Print everything in the records below, from the line containing "This picture shows" down to the last line, reproducing each line without change.

◇ ◇ ◇ ◇ ◇ ◇ ◇

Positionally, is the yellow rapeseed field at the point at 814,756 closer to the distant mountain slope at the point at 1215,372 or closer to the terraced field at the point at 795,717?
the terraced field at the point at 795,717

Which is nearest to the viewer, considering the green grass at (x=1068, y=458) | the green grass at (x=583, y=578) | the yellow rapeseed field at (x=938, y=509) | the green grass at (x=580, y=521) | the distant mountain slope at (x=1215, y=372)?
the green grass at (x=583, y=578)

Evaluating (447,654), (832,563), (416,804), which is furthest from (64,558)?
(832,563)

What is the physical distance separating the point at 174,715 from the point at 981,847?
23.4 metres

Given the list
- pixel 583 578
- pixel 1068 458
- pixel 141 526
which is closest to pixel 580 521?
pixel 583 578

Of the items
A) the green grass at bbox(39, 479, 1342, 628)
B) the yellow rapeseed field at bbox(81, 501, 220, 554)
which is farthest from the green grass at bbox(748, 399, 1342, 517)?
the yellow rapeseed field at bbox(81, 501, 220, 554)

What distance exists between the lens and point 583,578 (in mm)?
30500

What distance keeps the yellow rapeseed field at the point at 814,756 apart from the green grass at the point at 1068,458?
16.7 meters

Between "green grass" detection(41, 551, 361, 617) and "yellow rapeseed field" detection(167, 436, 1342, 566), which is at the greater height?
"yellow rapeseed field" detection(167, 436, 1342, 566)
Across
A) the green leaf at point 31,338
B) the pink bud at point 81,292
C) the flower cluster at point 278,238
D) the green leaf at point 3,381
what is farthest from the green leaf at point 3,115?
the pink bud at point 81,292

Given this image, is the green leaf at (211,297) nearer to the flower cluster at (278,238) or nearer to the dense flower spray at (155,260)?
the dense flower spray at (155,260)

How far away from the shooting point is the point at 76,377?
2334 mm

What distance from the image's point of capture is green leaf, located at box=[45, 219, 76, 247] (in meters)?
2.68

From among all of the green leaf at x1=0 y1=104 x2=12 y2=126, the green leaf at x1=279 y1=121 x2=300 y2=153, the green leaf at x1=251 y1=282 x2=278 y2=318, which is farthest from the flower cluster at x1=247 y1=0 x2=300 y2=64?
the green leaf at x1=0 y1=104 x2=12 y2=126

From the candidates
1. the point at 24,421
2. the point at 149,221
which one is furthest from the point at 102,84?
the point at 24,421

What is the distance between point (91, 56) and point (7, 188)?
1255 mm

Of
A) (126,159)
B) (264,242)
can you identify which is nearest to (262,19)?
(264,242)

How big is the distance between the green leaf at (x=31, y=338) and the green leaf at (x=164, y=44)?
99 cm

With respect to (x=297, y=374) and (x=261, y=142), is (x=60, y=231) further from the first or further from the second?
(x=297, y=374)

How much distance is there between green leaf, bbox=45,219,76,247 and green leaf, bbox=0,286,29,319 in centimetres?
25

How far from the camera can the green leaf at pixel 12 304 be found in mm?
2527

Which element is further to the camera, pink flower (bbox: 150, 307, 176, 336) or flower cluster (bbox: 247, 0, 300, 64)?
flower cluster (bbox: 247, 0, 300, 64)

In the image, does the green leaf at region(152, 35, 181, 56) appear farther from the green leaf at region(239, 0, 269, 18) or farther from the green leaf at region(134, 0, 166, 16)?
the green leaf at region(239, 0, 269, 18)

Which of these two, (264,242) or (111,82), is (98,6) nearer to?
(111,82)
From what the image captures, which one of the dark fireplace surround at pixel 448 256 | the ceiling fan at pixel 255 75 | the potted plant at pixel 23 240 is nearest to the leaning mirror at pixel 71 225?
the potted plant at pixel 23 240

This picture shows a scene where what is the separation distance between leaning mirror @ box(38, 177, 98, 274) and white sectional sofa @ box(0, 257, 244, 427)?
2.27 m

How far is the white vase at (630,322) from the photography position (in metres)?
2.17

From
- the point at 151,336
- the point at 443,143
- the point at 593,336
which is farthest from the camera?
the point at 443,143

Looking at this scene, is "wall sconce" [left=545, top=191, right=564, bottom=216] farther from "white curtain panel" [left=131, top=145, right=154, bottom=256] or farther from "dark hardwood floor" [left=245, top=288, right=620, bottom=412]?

◇ ◇ ◇ ◇ ◇ ◇ ◇

__Answer to this exercise__:
This picture shows a scene where what is the separation distance between leaning mirror @ box(38, 177, 98, 274) and white sectional sofa @ box(0, 257, 244, 427)?
2.27 m

How far is the white vase at (630,322) from the photography position (in metres)?
2.17

From
- the point at 151,336
- the point at 443,143
- the point at 593,336
which is farthest from the camera?
the point at 443,143

Looking at this scene, is "wall sconce" [left=545, top=191, right=564, bottom=216] farther from "white curtain panel" [left=131, top=145, right=154, bottom=256] or farther from "dark hardwood floor" [left=245, top=288, right=620, bottom=412]?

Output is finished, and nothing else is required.